The assembler run normally and perfect! I realized that my main problem was the time, since I tried to run for shorter time than it should be! It took around 8 hours!

Comments:

  • pe: the reads are paired end

  • name: name of the output file

  • k=31: means that k is 31 in the de Bruijn graph

  • in: the input file which contains the reads. Where the reads have the suffix /1 and /2 which means the forward and reverse reads belonging in the same fragment.
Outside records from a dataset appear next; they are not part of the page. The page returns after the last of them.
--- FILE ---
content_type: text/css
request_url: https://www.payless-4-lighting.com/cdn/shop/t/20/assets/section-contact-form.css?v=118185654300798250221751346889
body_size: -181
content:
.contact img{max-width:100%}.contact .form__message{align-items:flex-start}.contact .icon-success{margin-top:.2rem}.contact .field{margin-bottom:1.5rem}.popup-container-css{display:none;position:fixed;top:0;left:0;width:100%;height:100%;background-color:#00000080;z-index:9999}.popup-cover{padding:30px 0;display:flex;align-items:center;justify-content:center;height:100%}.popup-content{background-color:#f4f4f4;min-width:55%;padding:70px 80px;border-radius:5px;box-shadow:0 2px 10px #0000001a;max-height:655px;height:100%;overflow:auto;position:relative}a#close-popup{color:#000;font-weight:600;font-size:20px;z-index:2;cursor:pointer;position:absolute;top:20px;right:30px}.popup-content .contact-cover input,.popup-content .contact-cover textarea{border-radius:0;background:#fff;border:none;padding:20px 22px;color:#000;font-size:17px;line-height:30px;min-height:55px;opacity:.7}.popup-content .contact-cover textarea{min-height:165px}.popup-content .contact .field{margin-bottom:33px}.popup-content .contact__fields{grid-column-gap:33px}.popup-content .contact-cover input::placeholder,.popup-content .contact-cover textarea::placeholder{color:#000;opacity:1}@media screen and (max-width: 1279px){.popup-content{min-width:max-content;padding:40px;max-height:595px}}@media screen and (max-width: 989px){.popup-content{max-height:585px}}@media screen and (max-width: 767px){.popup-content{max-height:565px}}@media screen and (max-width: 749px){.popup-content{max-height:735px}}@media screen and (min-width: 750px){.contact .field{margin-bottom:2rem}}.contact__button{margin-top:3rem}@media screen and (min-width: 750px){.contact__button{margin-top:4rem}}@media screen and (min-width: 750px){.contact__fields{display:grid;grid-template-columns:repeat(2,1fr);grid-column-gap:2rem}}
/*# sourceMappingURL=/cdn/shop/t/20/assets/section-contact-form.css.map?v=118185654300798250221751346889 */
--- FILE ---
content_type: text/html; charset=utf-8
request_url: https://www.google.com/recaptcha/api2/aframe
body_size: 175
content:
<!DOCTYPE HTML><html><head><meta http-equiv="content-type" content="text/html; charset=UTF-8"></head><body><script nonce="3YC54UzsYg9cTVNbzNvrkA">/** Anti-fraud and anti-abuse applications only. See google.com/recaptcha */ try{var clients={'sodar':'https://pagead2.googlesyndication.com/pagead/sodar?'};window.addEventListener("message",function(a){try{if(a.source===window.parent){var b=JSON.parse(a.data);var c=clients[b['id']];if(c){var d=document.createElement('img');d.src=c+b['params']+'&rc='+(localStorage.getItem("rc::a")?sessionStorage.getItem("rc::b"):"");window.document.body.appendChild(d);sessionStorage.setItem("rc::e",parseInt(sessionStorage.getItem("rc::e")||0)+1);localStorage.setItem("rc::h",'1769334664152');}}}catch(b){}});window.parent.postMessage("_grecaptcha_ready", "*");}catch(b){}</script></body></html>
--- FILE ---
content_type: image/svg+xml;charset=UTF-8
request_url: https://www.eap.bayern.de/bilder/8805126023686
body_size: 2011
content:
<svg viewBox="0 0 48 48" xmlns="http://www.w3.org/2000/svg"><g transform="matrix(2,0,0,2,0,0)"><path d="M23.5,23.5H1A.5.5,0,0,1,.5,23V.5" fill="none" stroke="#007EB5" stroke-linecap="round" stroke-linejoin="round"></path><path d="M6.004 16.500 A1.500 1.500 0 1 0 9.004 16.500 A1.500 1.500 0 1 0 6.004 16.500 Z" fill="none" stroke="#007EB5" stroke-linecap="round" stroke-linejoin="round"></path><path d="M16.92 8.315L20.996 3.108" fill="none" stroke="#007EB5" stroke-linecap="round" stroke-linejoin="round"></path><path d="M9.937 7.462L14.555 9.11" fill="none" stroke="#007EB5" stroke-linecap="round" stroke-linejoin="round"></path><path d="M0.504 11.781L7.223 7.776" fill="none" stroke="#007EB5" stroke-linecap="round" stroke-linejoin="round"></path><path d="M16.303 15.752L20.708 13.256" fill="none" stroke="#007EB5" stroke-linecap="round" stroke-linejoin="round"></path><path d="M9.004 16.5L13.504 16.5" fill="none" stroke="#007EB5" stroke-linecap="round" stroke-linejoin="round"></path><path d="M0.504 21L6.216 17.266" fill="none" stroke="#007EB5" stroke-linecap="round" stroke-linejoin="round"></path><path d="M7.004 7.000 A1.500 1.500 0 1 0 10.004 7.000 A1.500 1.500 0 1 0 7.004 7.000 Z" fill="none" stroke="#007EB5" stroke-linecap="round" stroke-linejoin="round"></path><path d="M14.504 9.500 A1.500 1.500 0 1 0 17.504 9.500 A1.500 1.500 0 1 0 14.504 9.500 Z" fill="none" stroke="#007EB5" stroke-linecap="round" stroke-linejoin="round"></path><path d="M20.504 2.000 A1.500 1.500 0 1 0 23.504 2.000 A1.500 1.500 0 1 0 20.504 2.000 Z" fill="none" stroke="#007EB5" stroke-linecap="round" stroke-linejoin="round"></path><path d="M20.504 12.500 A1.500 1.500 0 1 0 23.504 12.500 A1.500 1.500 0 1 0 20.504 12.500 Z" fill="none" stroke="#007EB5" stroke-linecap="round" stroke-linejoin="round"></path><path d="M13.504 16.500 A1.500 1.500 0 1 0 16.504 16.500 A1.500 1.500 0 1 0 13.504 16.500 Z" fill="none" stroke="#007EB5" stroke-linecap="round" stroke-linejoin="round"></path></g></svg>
  • Output files from Abyss (help from https://github.com/bcgsc/abyss/wiki/ABySS-File-Formats) :

    • name-contigs.fa Final contigs in Fasta format
    • name-contigs.dot contig overlap graph (Graphviz format)
    • name-bubbles.fa Equal-length variant sequences (fasta format)
    • name-indel.fa Different-length variant sequences (fasta)
    • .dist Estimates the distance between contigs
    • .path Lista of merged contigs
    • .hist Histogram of a library
    • coverage.hist K-mer coverage in histogram
    • -stats Statistics(e.g. N50) for the unitigs, contigs, scaffolds
  • So the output files are: chloro-2.dot1 chloro-4.fa chloro-6.dot chloro-8.f chloro-stats.md
    abyss_k64 chloro-2.fa chloro-4.fa.fai chloro-6.f chloro-bubbles.fa chloro-stats.tab
    Abyss_try1_sbatch.sh chloro-2.path chloro-4.path1 chloro-6.hist chloro-contigs.dot chloro-unitigs.fa
    Abyss_try2_sbatch.sh chloro-3.dist chloro-4.path2 chloro-6.path chloro-contigs.fa coverage.hist
    Abyss_try3_sbatch.sh chloro-3.dot chloro-4.path3 chloro-6.path.dot chloro-indel.fa
    chloro-1.dot chloro-3.fa chloro-5.dot chloro-7.dot chloro-scaffolds.dot reference.fasta
    chloro-1.fa chloro-3.fa.fai chloro-5.fa chloro-7.fa chloro-scaffolds.fa
    chloro-1.path chloro-3.hist chloro-5.path chloro-7.path chloro-stats
    chloro-2.dot chloro-4.dot chloro-6.dist.dot chloro-8.dot chloro-stats.csv

  • The statistics for k=31:

n n.500 L50 min N80 N50 N20 E.size max sum name
2266570 859 306 500 569 736 1126 923 4189 657047 chloro-unitigs.fa
2262606 1312 336 500 654 1065 2576 2027 15765 1357433 chloro-contigs.fa
2262343 1279 308 500 681 1201 2820 2410 18833 1419923 chloro-scaffolds.fa
  • Notes (also for k=64):
    • N50 and E-size should be high as they are somehow here. Because that means that long scaffolds have been assembled
    • L50: number of scaffolds to reach N50. It must be low so that long but few scaffolds have been generated
    • we can observe that max is high which is good because chloroplast genome is circular.